Politique

Je plains Daniel Cohn-Bendit

La Croix 18/5/1968

 

J'irriterai certains ; je déplairai à beaucoup ; mais je voudrais dire la pitié que m'inspire le leader étudiant de vingt-deux ans, Daniel Cohn-Bendit. Je sais aussi que, si jamais ces lignes tombent sous ses yeux, il les haïra.

Pourtant quand je pense à ce garçon dont la photographie, avec sa tignasse rousse et ses yeux couleur de lapis, paraît dans tous les hebdomadaires, que la télévision interviewe dans l'intention à la fois ridicule et déçue de le discréditer, que beaucoup vilipendent mais que des milliers de jeunes adulent, je le plains. Je n'éprouve pas contre lui d'antipathie : peut-on en éprouver pour un jeune qu'on sent sincère ? Je blâme beaucoup de ses agissements : comment ne pas blâmer une violence érigée en moyen normal de l'action ? Mais, avant tout, je le plains.

Je le plains parce que je le sens fragile. Ce mot lui semblera odieux. Il déconcertera ceux qui, depuis trois ans parait-il, le voient préparer, avec une savante méthode, la subversion. Il surprendra les publics d'un orateur qui galvanise des foules sans presque élever la voix. Cependant, on n'est pas aussi révolté contre la société à l'issue d'une enfance heureuse. Je devine, dans son ardeur, beaucoup de tendresse inexprimée, peut-être refoulée.
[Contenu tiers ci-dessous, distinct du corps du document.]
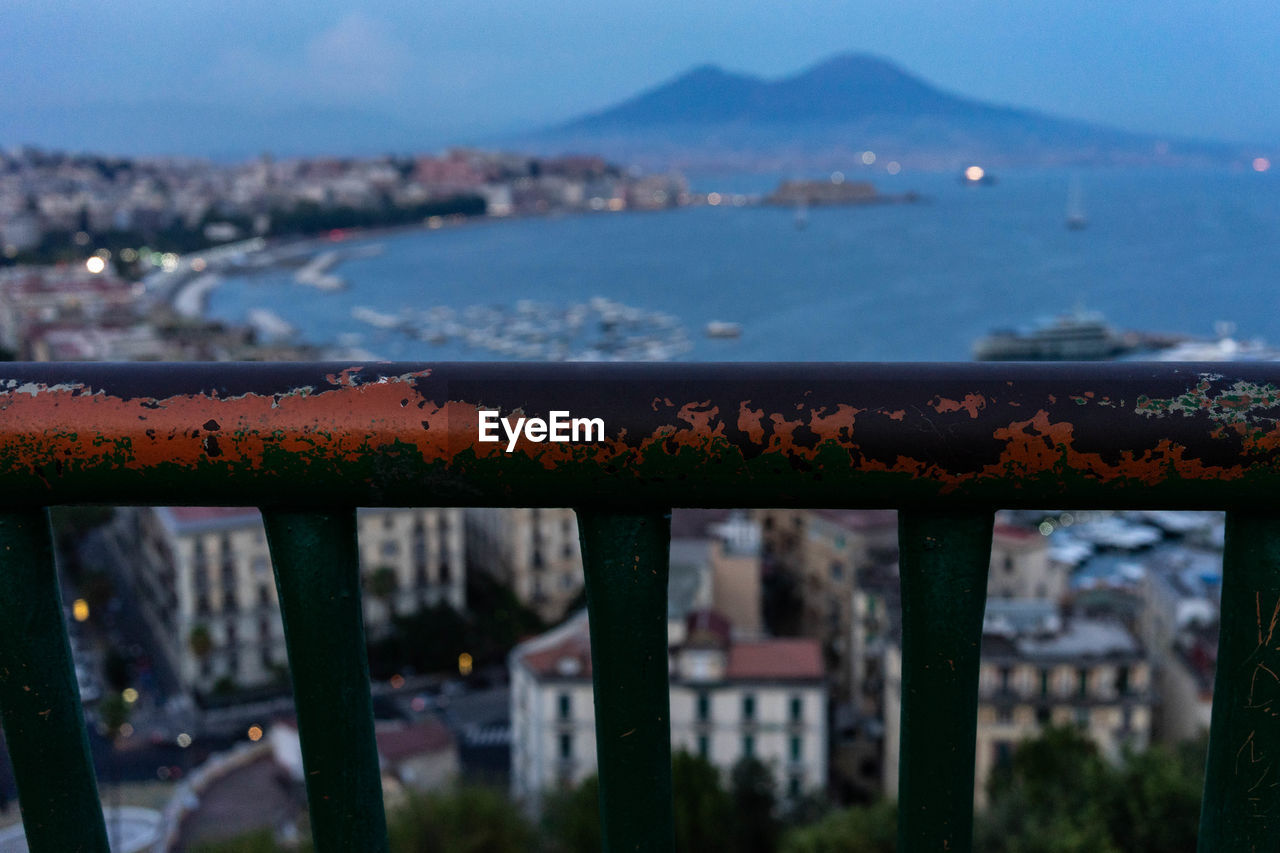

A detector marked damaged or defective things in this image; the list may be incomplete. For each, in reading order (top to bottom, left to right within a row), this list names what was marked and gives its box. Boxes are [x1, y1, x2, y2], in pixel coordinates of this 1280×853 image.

rusty metal railing [0, 362, 1272, 852]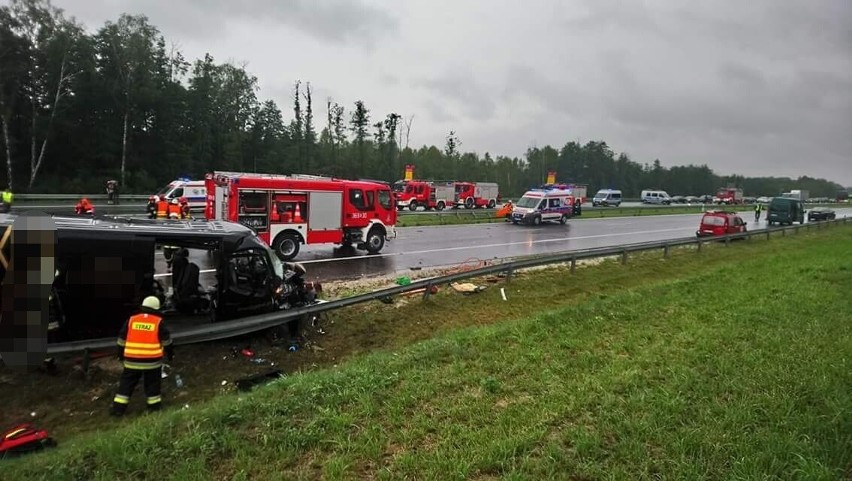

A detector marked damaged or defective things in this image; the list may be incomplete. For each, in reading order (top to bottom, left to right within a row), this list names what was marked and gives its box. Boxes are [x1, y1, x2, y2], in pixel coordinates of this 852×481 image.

overturned van [0, 212, 306, 344]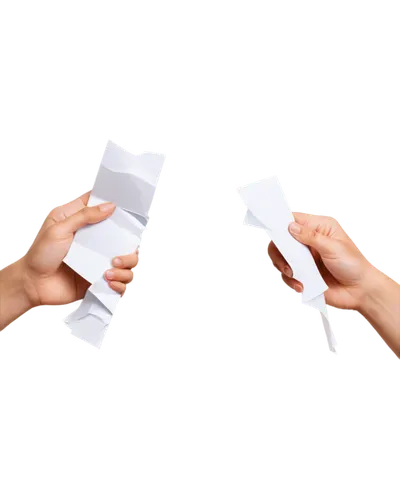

Ses propos ont un arrière-goût de larmes, même s'il rit beaucoup. Son action forcenée, il y plonge pour se fuir lui-même et je ne sais quelle capacité de compatir. Il exorcise ses fantômes en se projetant dans l'image de l'opposant inconditionnel, une image politique où les anciens, comme moi, reconnaîtront beaucoup plus de traits du pré-hitlérisme (j'y pensais en voyant dernièrement « Métropolis » à la télévision) que d'une authentique volonté révolutionnaire.

Et que deviendra-t-il, ce garçon ? La houle qui déferle sur notre pays sera peut-être longue à retomber... Elle finira comme toutes les choses humaines. Comment se succéder à soi-même quand, à vingt-deux ans, on a été le très authentique perturbateur de tout un pays ? Comment, dans le domaine de l'action, se dépasser encore soi-même ? Cohn-Bendit peut renverser un gouvernement, faire sombrer un régime, détruire une société, mais quel gouvernement, quel régime, quelle société lui réservent une place à la mesure de l'ivresse qui le grise depuis deux semaines ? Quelle insatisfaction, en réalité, l'attend ? Finir dans la peau d'un politicien vite usé, s'aigrir contre les plus jeunes à qui, très tôt, il paraîtra un burgrave, ou bien être « liquidé » par le régime même qu'il aura contribué à implanter.

Eh bien, oui ! Je suis ému par ce garçon aussi démuni que brillant, aussi vulnérable que violent, par ce pauvre si chargé de dons.